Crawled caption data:

== Segment start ==

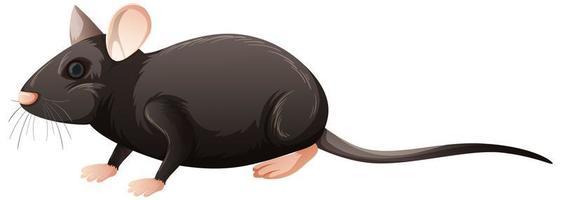 rato isolado em fundo branco vetor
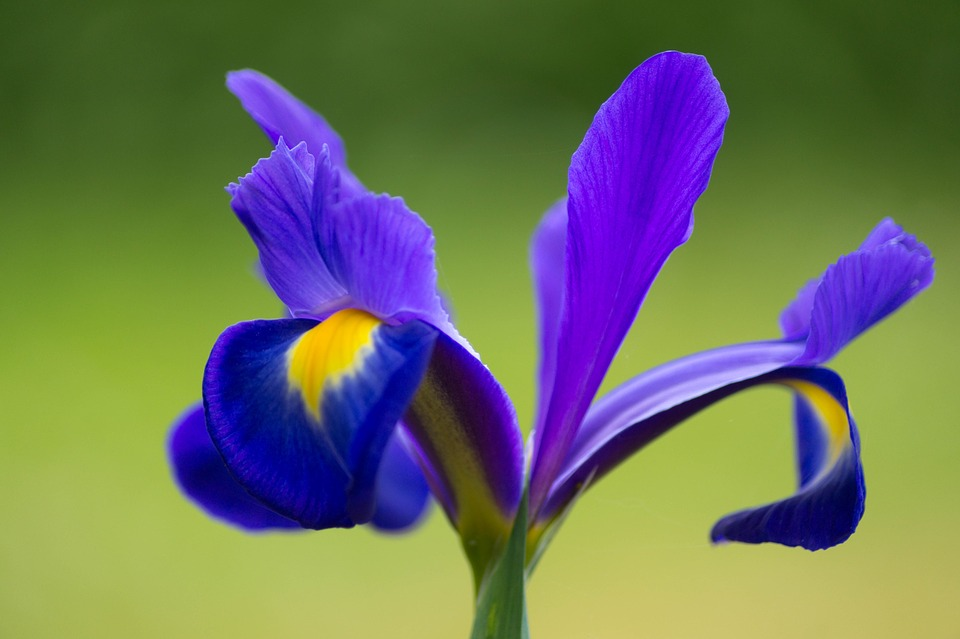 Image result for Official Flower of France
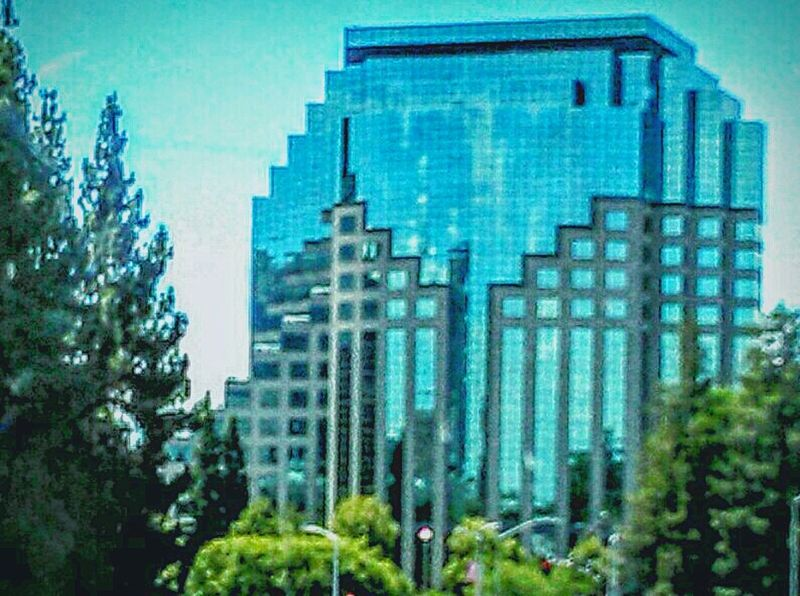 Trees Downtown Sacramento  Architecture Photography Street Photography Reflections Reflections In The Glass Windows Building Photography Eye4photography  Reflection In The Window My Photography Taking Photos ❤ Sky And Clouds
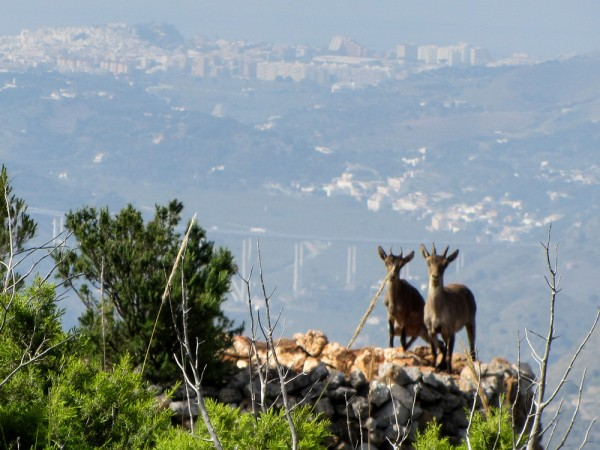 Ibex kids in Andalucia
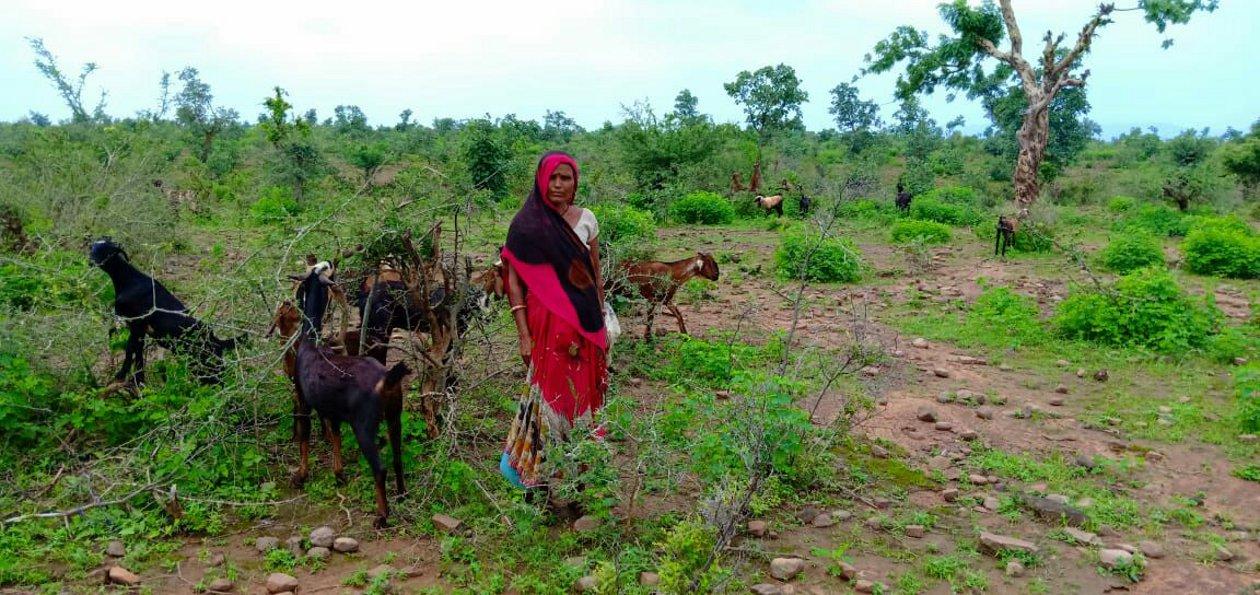 कभी लालबत्ती में घूमती थीं, आज पेट पालने जंगल में चरा रहीं बकरियां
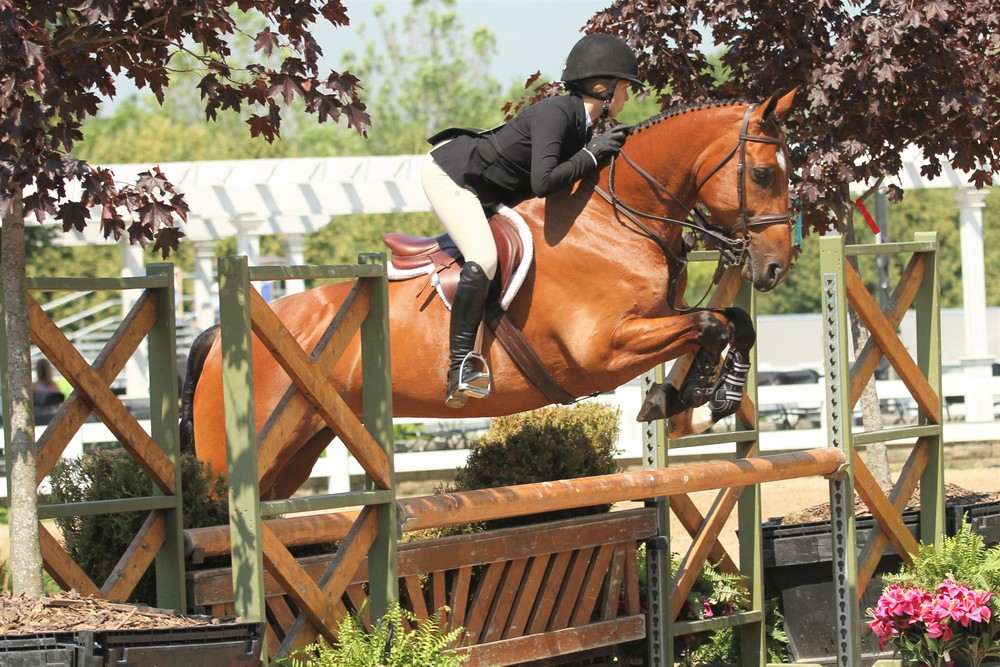 Equitation 12-14 Champion  Charlotte Novy, with her horse Cimberly, bested the Equitation 12-14 division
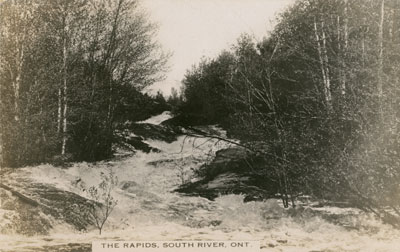 Postcard of the Rapids in the Forest, South River, circa 1920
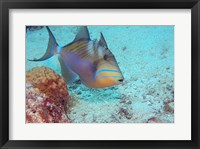 Queen Triggerfish Framed Print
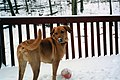 Yellow Labrador in the Snow.jpg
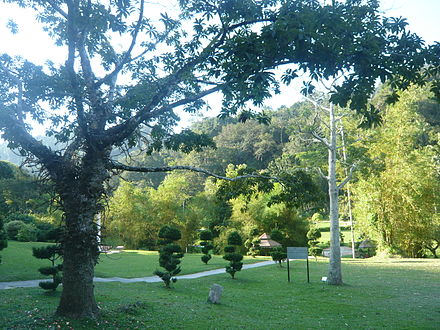 The Penang Botanic Gardens was founded in 1884 as an offshoot of the Singapore Botanic Gardens. Pg botanic gardens trees.JPG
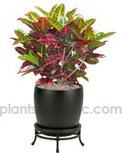 Indoor Small Tropical Plants Service in Minneapolis, M | Interior Office Plants | Scoop.it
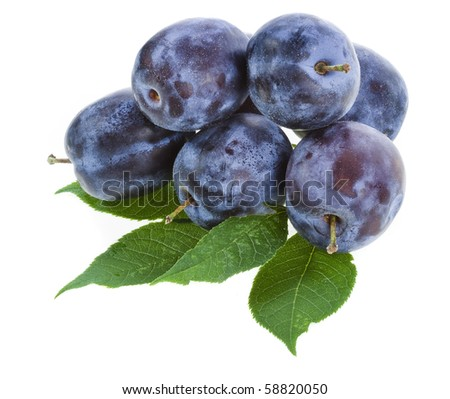 Plums on white background  - stock photo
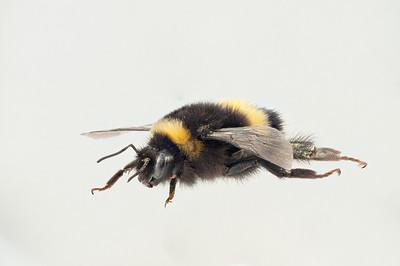Bombus cryptarum fra siden. Legg merke til den sorte kilen som går inn i det gule båndet foran.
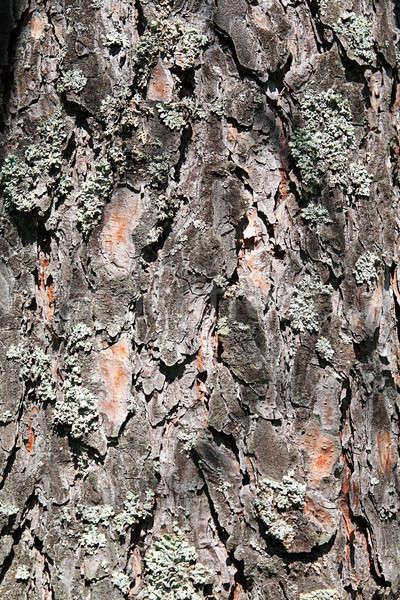 pine cortex Stock photo © basel101658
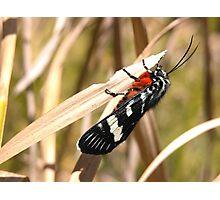 Pretty Moth in my Garden, Tumut, Australia. Photographic Print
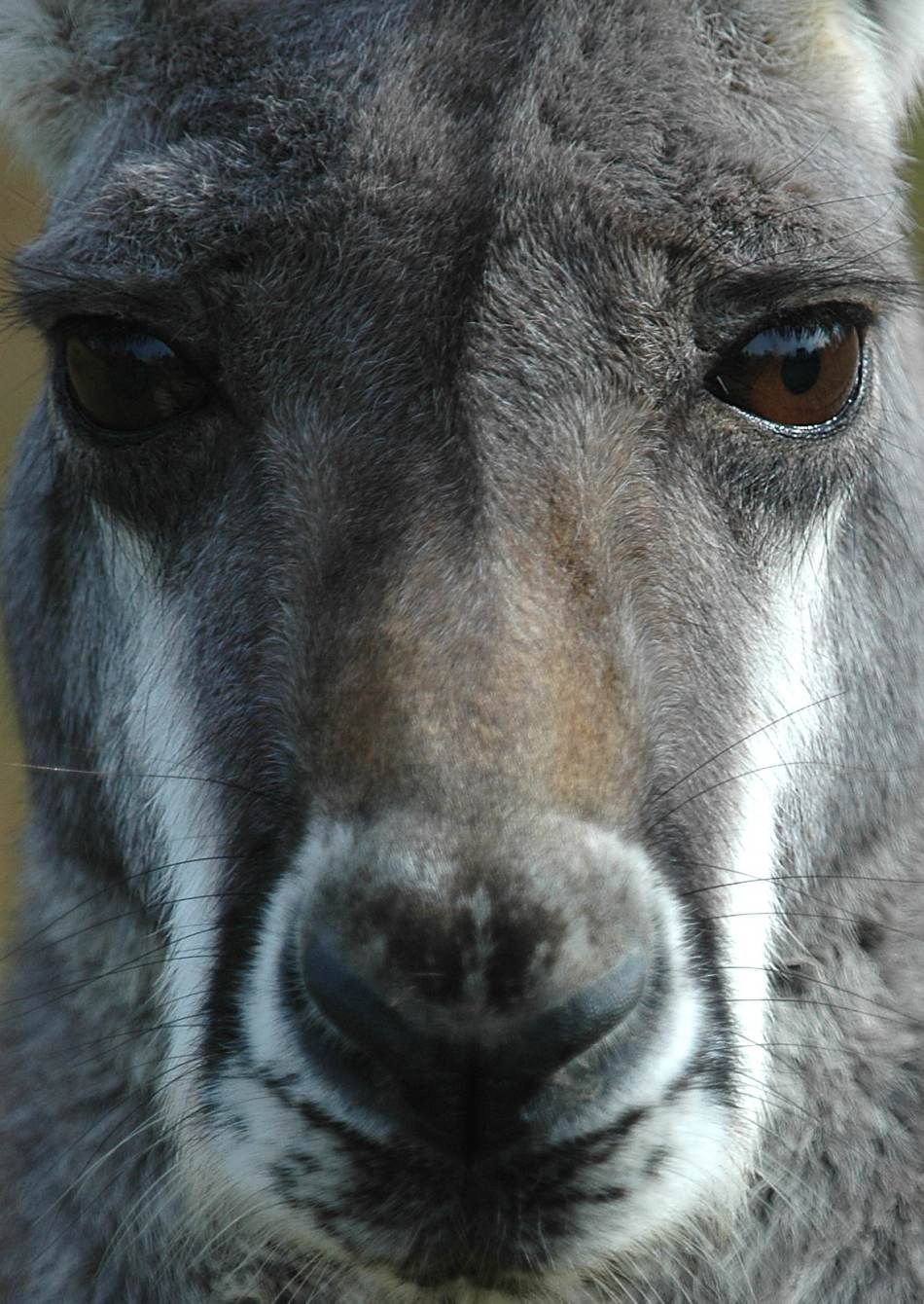 kangaroo extreme close-up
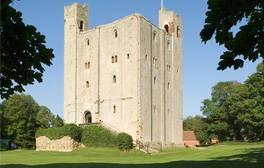 Join Hedingham Castle for a historical celebration of Magna Carta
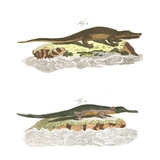 Alligator Scientific Illustrations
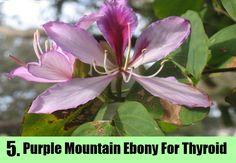 Purple Mountain Ebony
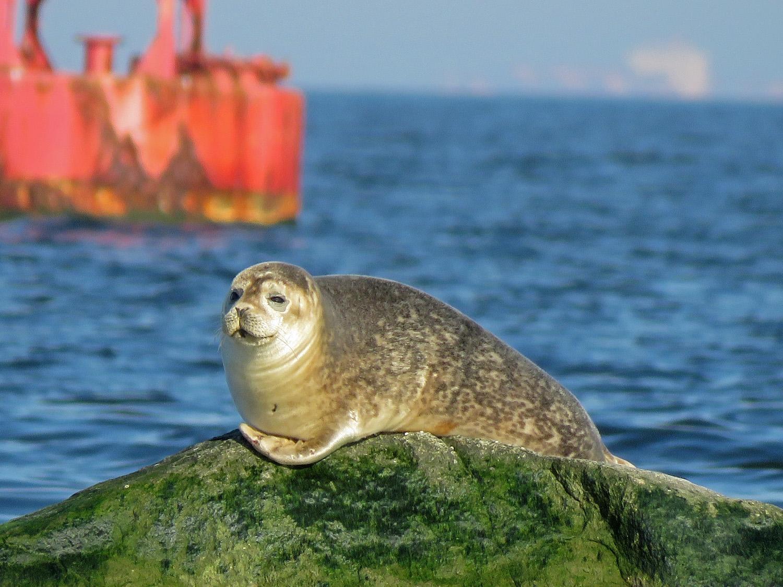 Seal 1500 3-9-2019 SI 064P.jpg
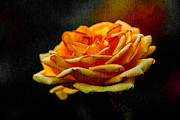 Single Rose Stem Photos - Yellow Rose 1 by Alexander Senin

== Segment end ==

— Brief —
The records above are to be copied exactly, with no pictures carried over.

— Problem solution —
 rato isolado em fundo branco vetor
 Image result for Official Flower of France
 Trees Downtown Sacramento  Architecture Photography Street Photography Reflections Reflections In The Glass Windows Building Photography Eye4photography  Reflection In The Window My Photography Taking Photos ❤ Sky And Clouds
 Ibex kids in Andalucia
 कभी लालबत्ती में घूमती थीं, आज पेट पालने जंगल में चरा रहीं बकरियां
 Equitation 12-14 Champion  Charlotte Novy, with her horse Cimberly, bested the Equitation 12-14 division
 Postcard of the Rapids in the Forest, South River, circa 1920
 Queen Triggerfish Framed Print
 Yellow Labrador in the Snow.jpg
 The Penang Botanic Gardens was founded in 1884 as an offshoot of the Singapore Botanic Gardens. Pg botanic gardens trees.JPG
 Indoor Small Tropical Plants Service in Minneapolis, M | Interior Office Plants | Scoop.it
 Plums on white background  - stock photo
Bombus cryptarum fra siden. Legg merke til den sorte kilen som går inn i det gule båndet foran.
 pine cortex Stock photo © basel101658
 Pretty Moth in my Garden, Tumut, Australia. Photographic Print
 kangaroo extreme close-up
 Join Hedingham Castle for a historical celebration of Magna Carta
 Alligator Scientific Illustrations
 Purple Mountain Ebony
 Seal 1500 3-9-2019 SI 064P.jpg
 Single Rose Stem Photos - Yellow Rose 1 by Alexander Senin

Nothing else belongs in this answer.